May people have concerns about the possibility of using Scrum or other Agile methods on large projects that don’t directly involve software development. Data warehousing projects are commonly brought up as examples where, just maybe, Scrum wouldn’t work.
I have worked as a coach on a couple of such projects. Here is a brief description of how it worked (both the good and the bad) on one such project:
The project was a data warehouse migration from Oracle to Teradata. The organization had about 30 people allocated to the project. Before adopting Scrum, they had done a bunch of up-front analysis work. This analysis work resulted in a dependency map among approximately 25,000 tables, views and ETL scripts. The dependency map was stored in an MS Access DB (!). When I arrived as the coach, there was an expectation that the work would be done according to dependencies and that the “team” would just follow that sequence.
I learned about this all in the first week as I was doing boot-camp style training on Scrum and Agile with the team and helping them to prepare for their first Sprint.
I decided to challenge the assumption about working based on dependencies. I spoke with the Product Owner about the possible ways to order the work based on value.
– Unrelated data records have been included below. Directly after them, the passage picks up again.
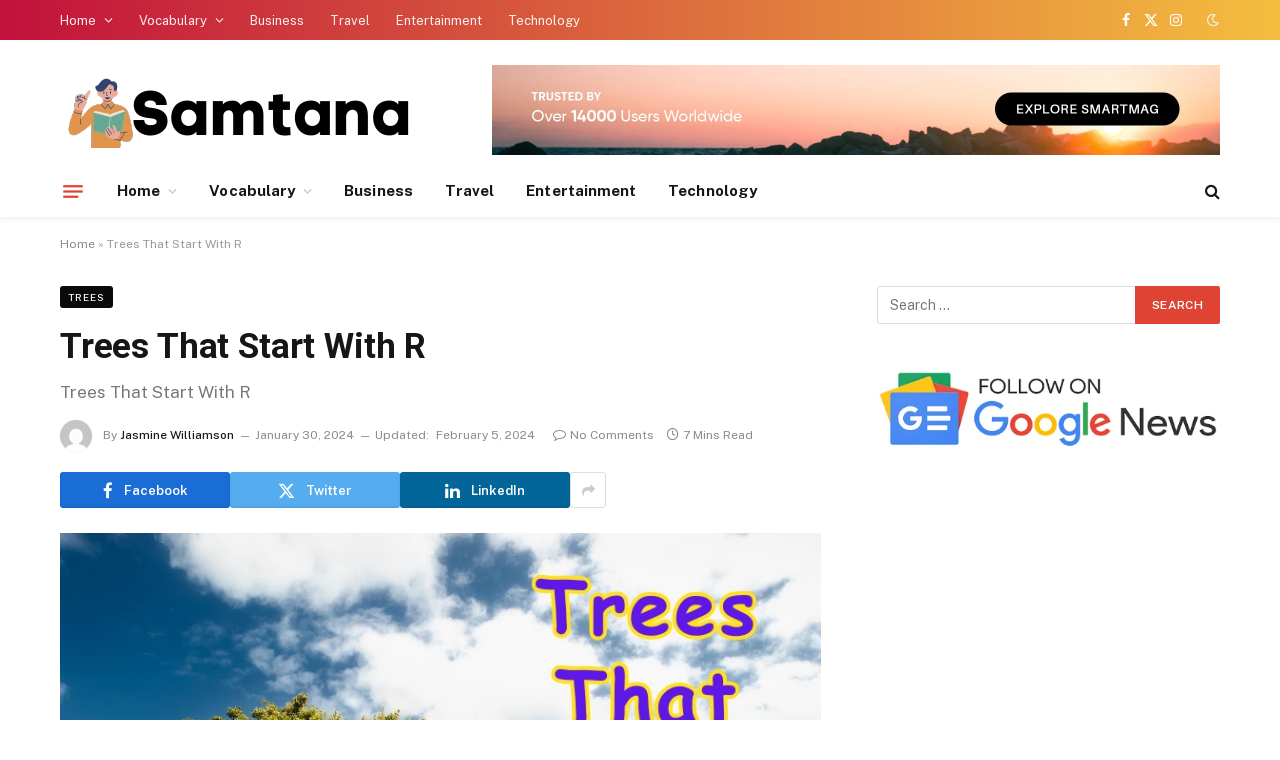

--- FILE ---
content_type: text/html; charset=utf-8
request_url: https://www.google.com/recaptcha/api2/aframe
body_size: 268
content:
<!DOCTYPE HTML><html><head><meta http-equiv="content-type" content="text/html; charset=UTF-8"></head><body><script nonce="MgAYB5wJUmguKq9mju52Dw">/** Anti-fraud and anti-abuse applications only. See google.com/recaptcha */ try{var clients={'sodar':'https://pagead2.googlesyndication.com/pagead/sodar?'};window.addEventListener("message",function(a){try{if(a.source===window.parent){var b=JSON.parse(a.data);var c=clients[b['id']];if(c){var d=document.createElement('img');d.src=c+b['params']+'&rc='+(localStorage.getItem("rc::a")?sessionStorage.getItem("rc::b"):"");window.document.body.appendChild(d);sessionStorage.setItem("rc::e",parseInt(sessionStorage.getItem("rc::e")||0)+1);localStorage.setItem("rc::h",'1769092847711');}}}catch(b){}});window.parent.postMessage("_grecaptcha_ready", "*");}catch(b){}</script></body></html>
We spoke about a few factors including:
- retiring Oracle data warehouse licenses / servers,
- retiring disk space / hardware,
- and saving CPU time with new hardware
The Product Owner started to work on getting metrics for these three factors. He was able to find that the data was available through some instrumentation that could be implemented quickly so we did this. It took about a week to get initial data from the instrumentation.
In the meantime, the Scrum teams (4 of them) started their Sprints working on the basis of the dependency analysis. I “fought” with them to address the technical challenges of allowing the Product Owner to work on the migration in order based more on value – to break the dependencies with a technical solution. We discussed the underlying technologies for the ETL which included bash scripts, AbInitio and a few other technologies. We also worked on problems related to deploying every Sprint including getting approval from the organization’s architectural review board on a Sprint-by-Sprint basis. We also had the teams moved a few times until an ideal team workspace was found.
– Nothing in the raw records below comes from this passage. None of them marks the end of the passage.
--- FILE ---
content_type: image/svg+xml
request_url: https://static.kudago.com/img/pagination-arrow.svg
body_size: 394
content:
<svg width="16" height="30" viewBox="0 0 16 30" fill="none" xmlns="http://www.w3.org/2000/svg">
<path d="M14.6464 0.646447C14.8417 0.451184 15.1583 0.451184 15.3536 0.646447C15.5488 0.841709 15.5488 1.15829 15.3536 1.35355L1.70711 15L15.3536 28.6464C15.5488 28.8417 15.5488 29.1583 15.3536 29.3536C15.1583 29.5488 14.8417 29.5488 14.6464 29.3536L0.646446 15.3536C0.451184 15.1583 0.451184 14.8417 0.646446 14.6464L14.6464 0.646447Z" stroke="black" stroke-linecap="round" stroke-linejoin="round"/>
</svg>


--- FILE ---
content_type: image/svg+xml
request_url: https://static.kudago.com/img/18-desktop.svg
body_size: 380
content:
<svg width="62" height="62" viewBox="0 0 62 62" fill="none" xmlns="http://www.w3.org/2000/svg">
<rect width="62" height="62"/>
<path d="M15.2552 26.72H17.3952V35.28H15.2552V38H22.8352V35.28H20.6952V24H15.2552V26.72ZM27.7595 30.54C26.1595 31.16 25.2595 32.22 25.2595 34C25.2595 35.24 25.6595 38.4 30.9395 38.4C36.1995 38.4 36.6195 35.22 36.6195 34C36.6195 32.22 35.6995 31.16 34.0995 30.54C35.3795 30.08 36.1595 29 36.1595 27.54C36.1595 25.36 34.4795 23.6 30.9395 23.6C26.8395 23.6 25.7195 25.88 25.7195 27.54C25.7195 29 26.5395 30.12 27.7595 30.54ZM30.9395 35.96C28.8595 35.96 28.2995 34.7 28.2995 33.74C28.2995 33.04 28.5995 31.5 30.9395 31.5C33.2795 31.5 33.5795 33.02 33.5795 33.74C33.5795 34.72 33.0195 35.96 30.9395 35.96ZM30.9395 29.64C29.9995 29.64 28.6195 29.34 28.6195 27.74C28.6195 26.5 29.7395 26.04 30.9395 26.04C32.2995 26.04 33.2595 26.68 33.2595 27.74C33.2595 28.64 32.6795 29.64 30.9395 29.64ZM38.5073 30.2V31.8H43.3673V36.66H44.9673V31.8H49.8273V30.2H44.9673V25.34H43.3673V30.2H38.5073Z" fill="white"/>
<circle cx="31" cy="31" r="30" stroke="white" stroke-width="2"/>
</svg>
After the Product Owner found the data, we sorted (ordered) the MS Access DB by business value. This involved a fairly simple calculation based primarily on disk space and CPU time associated with each item in the DB. This database of 25000 items became the Product Backlog. I started to insist to the teams that they work based on this order, but there was extreme resistance from the technical leads. This led to a few weeks of arguing around whiteboards about the underlying data warehouse ETL technology. Fundamentally, I wanted to the teams to treat the data warehouse tables as the PBIs and have both Oracle and Teradata running simultaneously (in production) with updates every Sprint for migrating data between the two platforms. The Technical team kept insisting this was impossible. I didn’t believe them. Frankly, I rarely believe a technical team when they claim “technical dependencies” as a reason for doing things in a particular order.
Finally, after a total of 4 Sprints of 3 weeks each, we finally had a breakthrough. In a one-on-one meeting, the most senior tech lead admitted to me that what I was arguing was actually possible, but that the technical people didn’t want to do it that way because it would require them to touch many of the ETL scripts multiple times – they wanted to avoid re-work. I was (internally) furious due to the wasted time, but I controlled my feelings and asked if it would be okay if I brought the Product Owner into the discussion. The tech lead allowed it and we had the conversation again with the PO present. The tech lead admitted that breaking the dependencies was possible and explained how it could lead to the teams touching ETL scripts more than once. The PO basically said: “awesome! Next Sprint we’re doing tables ordered by business value.”
A couple Sprints later, the first of 5 Oracle licenses was retired, and the 2-year $20M project was a success, with nearly every Sprint going into production and with Oracle and Teradata running simultaneously until the last Oracle license was retired. Although I don’t remember the financial details anymore, the savings were huge due to the early delivery of value. The apprentice coach there went on to become a well-known coach at this organization and still is a huge Agile advocate 10 years later!